*** SUPPLIED TEXT ***

Next time you go soft and want to buy them a new toy... try a Hoof (real steer hove's). It is nearly all edible, and what remains at the end, are just 3 small bones and the two hoofs, which can be chewed, and played with for days, weeks, months. When the two hoofs start to get to small they can be thrown away ( and they do have an odor). My Dogs absolutely love this special treat!!
The other thing they love and can enjoy for a very long time are stuffed shin bones, which come with all flavors of stuffing. Once the original stuffing is gone, I smear peanut butter inside for a treat.
I had to find alternatives to soft toys when the dog trainer said "no more toys" Broke my heart to put up all the favorite play things.


----------



## Bob Engelhardt (Feb 14, 2012)

tknafox2 said:


> ... try a Hoof (real steer hove's). ...


Where do you get yours?


----------



## Canadian Expy (Feb 27, 2013)

Rather than focusing on the tough scale for the toy I focus on the shape. I bought a bowmerang tough level 7 and it is still going. The bunny tough level 9 lost its ears and face in the first 30 mins of play. I sewed it back together the best I could so it is still going. I have learned which parts my guy will focus on and destroy and try to avoid those shapes of toys


----------



## emilycn (Jul 30, 2013)

This was Lua's best friend. Then one day, his number came up. RIP Buddy.


----------



## einspänner (Sep 8, 2012)

emilycn said:


> This was Lua's best friend. Then one day, his number came up. RIP Buddy.


You really should give more of a warning for those grisly crime scene photos. 

Scout is usually content to carry her toys around and still has quite a few from her puppy days, so I was quite surprised to look up from my computer the other day and see the entire down stairs covered in white fluff. I suppose she'd been reading the forum again and got ideas. Now she carries it's carcass around in some kind of animalistic ritual. Poor armadillo.


----------



## MCD (May 4, 2013)

Dharma got a ginormous Tough Toy Triceratops for her 1st birthday. It is almost as big as she is. She found a weak spot in the horn on its head and pulled some stuffing out. I fixed it...... she did it again. I fixed it again. Surprisingly enough that particular toy has been alive since the end of May but she is in an on again off again relationship with this particular toy.

*** End of SUPPLIED TEXT ***

● **TO DO**
a - Check each statement against the dog toy thread. For each, answer yes or no and quote the words that decide it. (i) The bowmerang was rated tough level 7 and is still going. (ii) The bunny toy lasted several days before losing its ears. (iii) Dharma got the Tough Toy Triceratops for her second birthday.
b - Continue the dog toy thread from the end of its last post.

*** SOURCE DATA ***

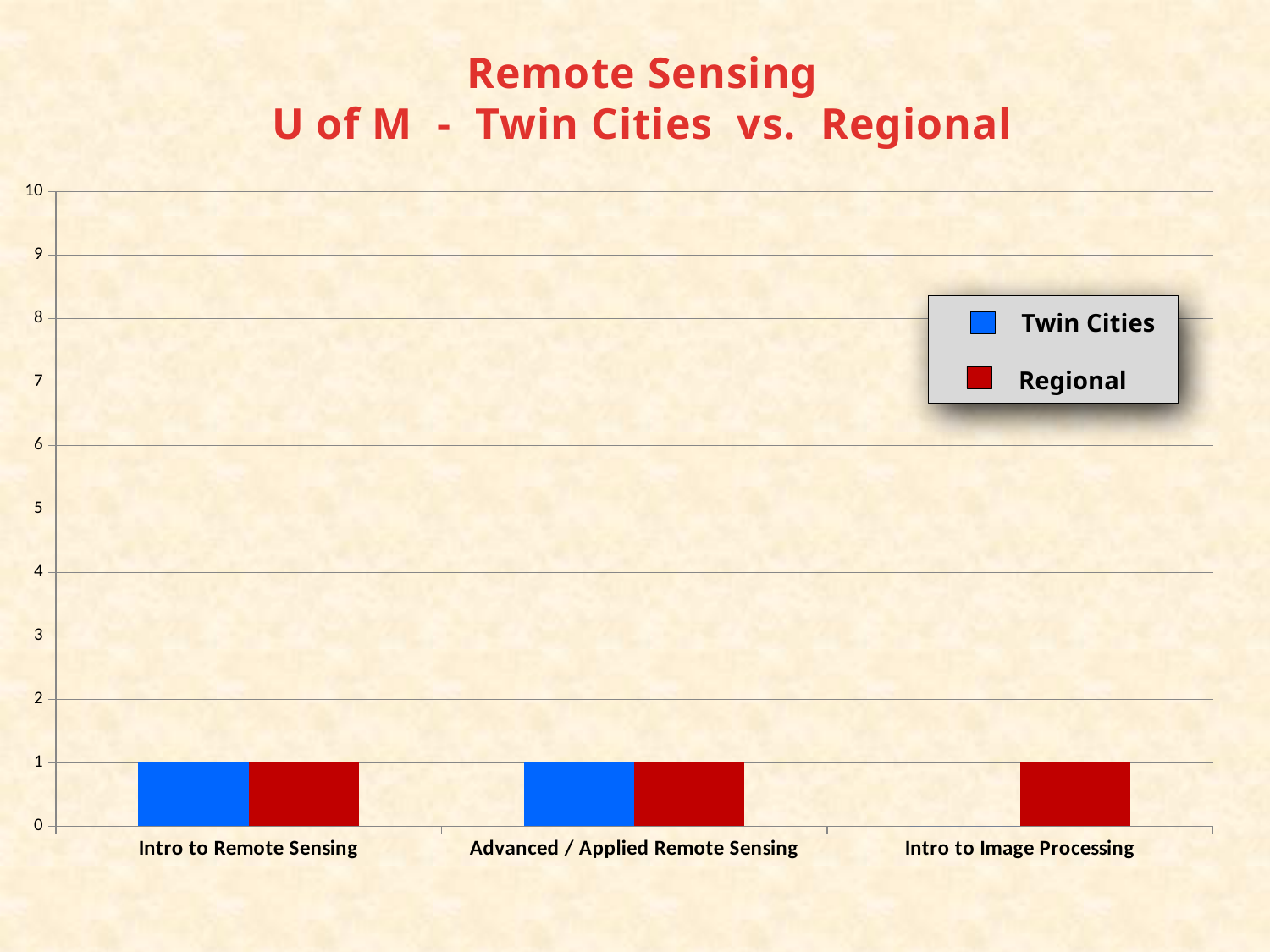
What is the Regional value for Intro to Image Processing? 1 What is the Twin Cities value for Intro to Remote Sensing? 1 Which series is shown in red in the legend? Regional How many categories are shown on the x axis? 3 What kind of chart is shown on the slide? bar chart Which is larger for Intro to Image Processing, the Twin Cities value or the Regional value? Regional Is the Regional value for Intro to Remote Sensing greater or less than 5? less What is the Regional value for Advanced / Applied Remote Sensing? 1 How many series does the legend list? 2 What is the difference between the Regional and Twin Cities values for Intro to Image Processing? 1 Which category has the lowest Twin Cities value? Intro to Image Processing What is the Twin Cities value for Intro to Image Processing? 0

*** End of SOURCE DATA ***

● **RESPONSES TO THE EXERCISE**
a -
(i) Yes: "I bought a bowmerang tough level 7 and it is still going."
(ii) No: "The bunny tough level 9 lost its ears and face in the first 30 mins of play."
(iii) No: "Dharma got a ginormous Tough Toy Triceratops for her 1st birthday."

b -
----------



## tknafox2 (Apr 2, 2013)

Where do you get yours? 
[/quote]

They have them at most pet stores like Pet Co, Pet Smart, our feed store carries them, I found them on amazon "Merricks"... but they were way more expensive (Prime) then from a pet store. They cost between $6-$8... The whole hoof, not just the toes... they look like someone chopped the steers foot right off its leg. I see that "Red Barn" sells stuffed hoofs...never have tried those.


----------



## ZekieBoysMom (Jul 10, 2014)

einspänner said:


> Now she carries it's carcass around in some kind of animalistic ritual. Poor armadillo.


Zeke promptly removes the stuffing from any soft toys. We even tried once getting him a stuffing-free toy, but he still had to rip open the seams & decapitate the poor critter. He just LOVES the carcasses. ;D We call all his soft toys his "gooses". Two of his favorite gooses are actually the carcasses of former beds that he eventually destroyed. 

He gets all excited when either of us comes home & just HAS to have something in his mouth. Here he's holding the remains of a goose, a loon, a pheasant & a rope toy.


----------



## CrazyCash (Jul 12, 2012)

All's right in the world again - the dogs are sharing the toys and doing their best to rip the stuffing out. The lovers spat is officially over! The lizard is almost gutted and Cash is just getting started on the bird. Like many others, they prefer the carcass - it's their favorite part. . 



















I spoke too soon, the bird is about to be a carcass...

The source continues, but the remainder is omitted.